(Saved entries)
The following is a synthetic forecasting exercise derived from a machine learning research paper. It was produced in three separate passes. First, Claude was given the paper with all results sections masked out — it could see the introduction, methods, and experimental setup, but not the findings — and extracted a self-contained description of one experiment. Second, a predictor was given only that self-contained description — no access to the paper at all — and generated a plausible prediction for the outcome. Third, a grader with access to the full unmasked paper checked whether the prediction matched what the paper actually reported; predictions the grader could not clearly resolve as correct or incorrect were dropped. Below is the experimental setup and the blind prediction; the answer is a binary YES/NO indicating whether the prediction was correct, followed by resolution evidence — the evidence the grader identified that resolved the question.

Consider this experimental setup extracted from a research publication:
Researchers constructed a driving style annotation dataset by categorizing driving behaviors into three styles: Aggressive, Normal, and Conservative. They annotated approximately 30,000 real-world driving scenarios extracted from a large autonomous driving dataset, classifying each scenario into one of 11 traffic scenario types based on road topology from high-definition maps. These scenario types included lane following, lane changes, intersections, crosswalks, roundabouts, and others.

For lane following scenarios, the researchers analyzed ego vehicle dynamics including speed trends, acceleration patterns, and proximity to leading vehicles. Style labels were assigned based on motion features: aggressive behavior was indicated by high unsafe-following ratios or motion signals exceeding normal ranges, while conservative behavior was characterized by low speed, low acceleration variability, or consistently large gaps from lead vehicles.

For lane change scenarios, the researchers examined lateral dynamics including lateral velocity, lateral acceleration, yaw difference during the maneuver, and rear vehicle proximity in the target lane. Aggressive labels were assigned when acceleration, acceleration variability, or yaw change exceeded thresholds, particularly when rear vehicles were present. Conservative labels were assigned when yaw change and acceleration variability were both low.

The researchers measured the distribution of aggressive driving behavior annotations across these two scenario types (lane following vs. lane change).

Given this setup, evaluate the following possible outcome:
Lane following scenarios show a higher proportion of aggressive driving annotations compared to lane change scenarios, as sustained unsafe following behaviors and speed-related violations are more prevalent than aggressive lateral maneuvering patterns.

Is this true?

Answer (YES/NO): NO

**Activity**
Every record, from top to bottom, must be transcribed exactly.

**Task response**
The following is a synthetic forecasting exercise derived from a machine learning research paper. It was produced in three separate passes. First, Claude was given the paper with all results sections masked out — it could see the introduction, methods, and experimental setup, but not the findings — and extracted a self-contained description of one experiment. Second, a predictor was given only that self-contained description — no access to the paper at all — and generated a plausible prediction for the outcome. Third, a grader with access to the full unmasked paper checked whether the prediction matched what the paper actually reported; predictions the grader could not clearly resolve as correct or incorrect were dropped. Below is the experimental setup and the blind prediction; the answer is a binary YES/NO indicating whether the prediction was correct, followed by resolution evidence — the evidence the grader identified that resolved the question.

Consider this experimental setup extracted from a research publication:
Researchers constructed a driving style annotation dataset by categorizing driving behaviors into three styles: Aggressive, Normal, and Conservative. They annotated approximately 30,000 real-world driving scenarios extracted from a large autonomous driving dataset, classifying each scenario into one of 11 traffic scenario types based on road topology from high-definition maps. These scenario types included lane following, lane changes, intersections, crosswalks, roundabouts, and others.

For lane following scenarios, the researchers analyzed ego vehicle dynamics including speed trends, acceleration patterns, and proximity to leading vehicles. Style labels were assigned based on motion features: aggressive behavior was indicated by high unsafe-following ratios or motion signals exceeding normal ranges, while conservative behavior was characterized by low speed, low acceleration variability, or consistently large gaps from lead vehicles.

For lane change scenarios, the researchers examined lateral dynamics including lateral velocity, lateral acceleration, yaw difference during the maneuver, and rear vehicle proximity in the target lane. Aggressive labels were assigned when acceleration, acceleration variability, or yaw change exceeded thresholds, particularly when rear vehicles were present. Conservative labels were assigned when yaw change and acceleration variability were both low.

The researchers measured the distribution of aggressive driving behavior annotations across these two scenario types (lane following vs. lane change).

Given this setup, evaluate the following possible outcome:
Lane following scenarios show a higher proportion of aggressive driving annotations compared to lane change scenarios, as sustained unsafe following behaviors and speed-related violations are more prevalent than aggressive lateral maneuvering patterns.

Is this true?

Answer (YES/NO): NO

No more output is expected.